Comme beaucoup à ce moment là, j'étais devant l'écran à maudire les petites ordures qui m'avaient envoyé à l'hôpital pour me voler trois malheureux billets, et une carte sans grande importance. Il est vrai que je n'aurais pas dû la porter sur moi, mais j'avais emporté par erreur le portefeuille qui restait habituellement chez moi.
Lorsque la SCQSFQC m'avait accueilli dans ses rangs, cela m'était apparu comme un événement sans grande importance. Il n'y avait ni carte, ni patte blanche, ni profil particulier. Seulement ce petit test. Mais cela ne me coûtait rien car c'était mon occupation favorite. C'est donc naturellement que j'avais été admis dans le cercle. J'y avais rencontré le chef - car il y a toujours un chef - que les autres vénéraient de leurs courbettes. J'avais cru comprendre qu'il détenait le record du test, et qu'il paraissait de bon ton de l'appeler «monsieur». Cela ne m'amusait guère et je m'arrangeais pour ne pas adresser la parole à cet homme suffisant.
Je me rendis bientôt compte que la surface calme du lac de la SCQSFQC cachait en fait une marmite en ébullition. En apparence tout harmonie et accord, le terrain était miné de petites envies personnelles : certains travaillaient pour augmenter leur score au test, espérant grimper dans la hiérarchie ; d'autres critiquaient leurs compatriotes en vue de monter plus vite qu'eux et de neutraliser leur ascension. J'appris l'existence d'un classement secret dans lequel un nombre important de paramètres entraient en jeu. On m'avertit que chaque poste de responsabilité abritait un homme à la conscience pointue de cette évaluation officieuse. La chose ma paraissait ridicule surtout pour une société comme la nôtre qui ne se réunissait que pour une unique, et presque dérisoire, raison.
Néanmoins, au fur et à mesure que les mois passaient, le tableau me paraissait de moins en moins drôle. Certains prenaient les choses tellement au sérieux que des drames survenaient et que l'on venait aux mains ! En temps que dernier rentré, je me croyais à l'abri de toutes ces luttes fratricides. Cependant, des rumeurs circulèrent sur l'état incroyablement haut de ma cote. La population de la SCQSFQC commençait de me regarder de travers, moi qui n'avait jamais émis un seul jugement sur un de mes compatriotes. Un jour, une délégation de membres vint me voir afin de me menacer et de m'intimer de ne pas me faire remarquer plus que je n'étais en train de le faire ou les avertissements deviendraient physiques. Je me levai et les priai de quitter le bureau, scandalisé.

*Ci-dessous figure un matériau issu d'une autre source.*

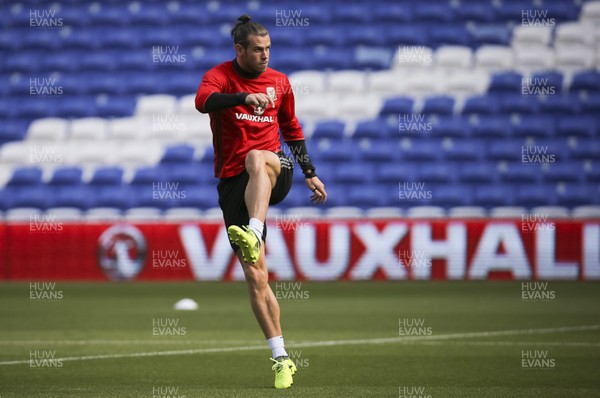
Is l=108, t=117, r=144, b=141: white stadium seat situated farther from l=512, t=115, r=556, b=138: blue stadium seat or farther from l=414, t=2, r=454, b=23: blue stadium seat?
l=512, t=115, r=556, b=138: blue stadium seat

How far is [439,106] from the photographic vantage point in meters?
17.3

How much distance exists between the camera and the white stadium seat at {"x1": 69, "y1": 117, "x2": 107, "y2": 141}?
1809cm

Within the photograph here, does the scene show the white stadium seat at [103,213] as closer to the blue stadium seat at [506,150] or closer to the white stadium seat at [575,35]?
the blue stadium seat at [506,150]

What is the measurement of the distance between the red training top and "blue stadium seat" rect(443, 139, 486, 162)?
1104 cm

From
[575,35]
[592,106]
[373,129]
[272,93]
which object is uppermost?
[575,35]

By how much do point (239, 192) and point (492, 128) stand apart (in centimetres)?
1164

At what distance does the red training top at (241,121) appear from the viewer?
239 inches

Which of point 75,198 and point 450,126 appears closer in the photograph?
point 450,126

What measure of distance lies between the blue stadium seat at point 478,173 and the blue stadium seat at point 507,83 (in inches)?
53.7

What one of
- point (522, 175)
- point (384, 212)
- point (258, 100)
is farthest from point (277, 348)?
point (522, 175)

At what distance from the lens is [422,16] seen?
18.2m

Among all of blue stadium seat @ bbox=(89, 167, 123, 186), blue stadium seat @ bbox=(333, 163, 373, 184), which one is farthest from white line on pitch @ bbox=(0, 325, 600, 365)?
blue stadium seat @ bbox=(89, 167, 123, 186)

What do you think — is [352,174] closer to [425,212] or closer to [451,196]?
[425,212]

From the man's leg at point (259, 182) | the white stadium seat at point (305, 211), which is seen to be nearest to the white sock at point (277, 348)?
the man's leg at point (259, 182)
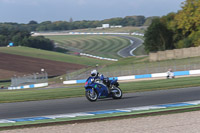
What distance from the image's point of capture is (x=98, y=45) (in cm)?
14100

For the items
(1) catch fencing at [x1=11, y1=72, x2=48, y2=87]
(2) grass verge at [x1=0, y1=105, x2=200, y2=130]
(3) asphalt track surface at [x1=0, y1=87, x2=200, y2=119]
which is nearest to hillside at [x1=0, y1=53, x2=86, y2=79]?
(1) catch fencing at [x1=11, y1=72, x2=48, y2=87]

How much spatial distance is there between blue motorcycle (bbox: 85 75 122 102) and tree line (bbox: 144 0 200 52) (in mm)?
53755

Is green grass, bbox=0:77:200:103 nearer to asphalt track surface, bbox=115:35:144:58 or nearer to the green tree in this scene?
the green tree

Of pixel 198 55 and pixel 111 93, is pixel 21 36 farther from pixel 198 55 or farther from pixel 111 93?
pixel 111 93

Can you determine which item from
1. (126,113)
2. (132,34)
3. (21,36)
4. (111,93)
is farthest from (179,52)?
(132,34)

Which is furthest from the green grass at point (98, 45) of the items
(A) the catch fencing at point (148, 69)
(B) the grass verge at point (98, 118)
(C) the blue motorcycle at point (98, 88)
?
(B) the grass verge at point (98, 118)

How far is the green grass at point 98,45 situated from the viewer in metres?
126

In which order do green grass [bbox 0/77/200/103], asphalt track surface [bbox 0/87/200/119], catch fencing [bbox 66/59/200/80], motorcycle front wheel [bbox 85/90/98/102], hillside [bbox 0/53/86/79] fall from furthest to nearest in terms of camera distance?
hillside [bbox 0/53/86/79] < catch fencing [bbox 66/59/200/80] < green grass [bbox 0/77/200/103] < motorcycle front wheel [bbox 85/90/98/102] < asphalt track surface [bbox 0/87/200/119]

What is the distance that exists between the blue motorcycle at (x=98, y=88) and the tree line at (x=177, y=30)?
53.8m

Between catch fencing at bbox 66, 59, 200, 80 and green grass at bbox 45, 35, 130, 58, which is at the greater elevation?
green grass at bbox 45, 35, 130, 58

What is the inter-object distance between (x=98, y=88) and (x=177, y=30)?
62741 mm

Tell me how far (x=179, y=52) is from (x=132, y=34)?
104069 millimetres

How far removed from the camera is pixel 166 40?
79938 millimetres

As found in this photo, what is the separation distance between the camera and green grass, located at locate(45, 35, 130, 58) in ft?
413
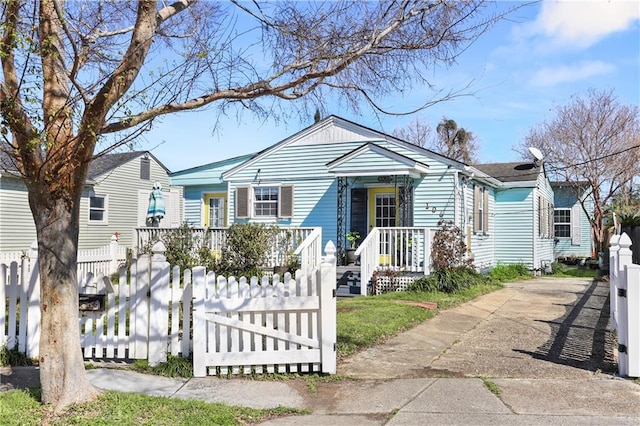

Le lendemain, le chef me convoqua dans son bureau. Il me parla d'obligations, de hiérarchie, de convenances, de respect. J'avais envie de vomir. Je lui répondis que des êtres intelligents faisaient fi des barrières hiérarchiques qui stérilisaient les échanges.
Ma carte fut exhibée devant le pays qui, les yeux écarquillés, contempla sa propre face : celle d'un membre de la Société De Ceux Qui Savent Faire Quelque Chose.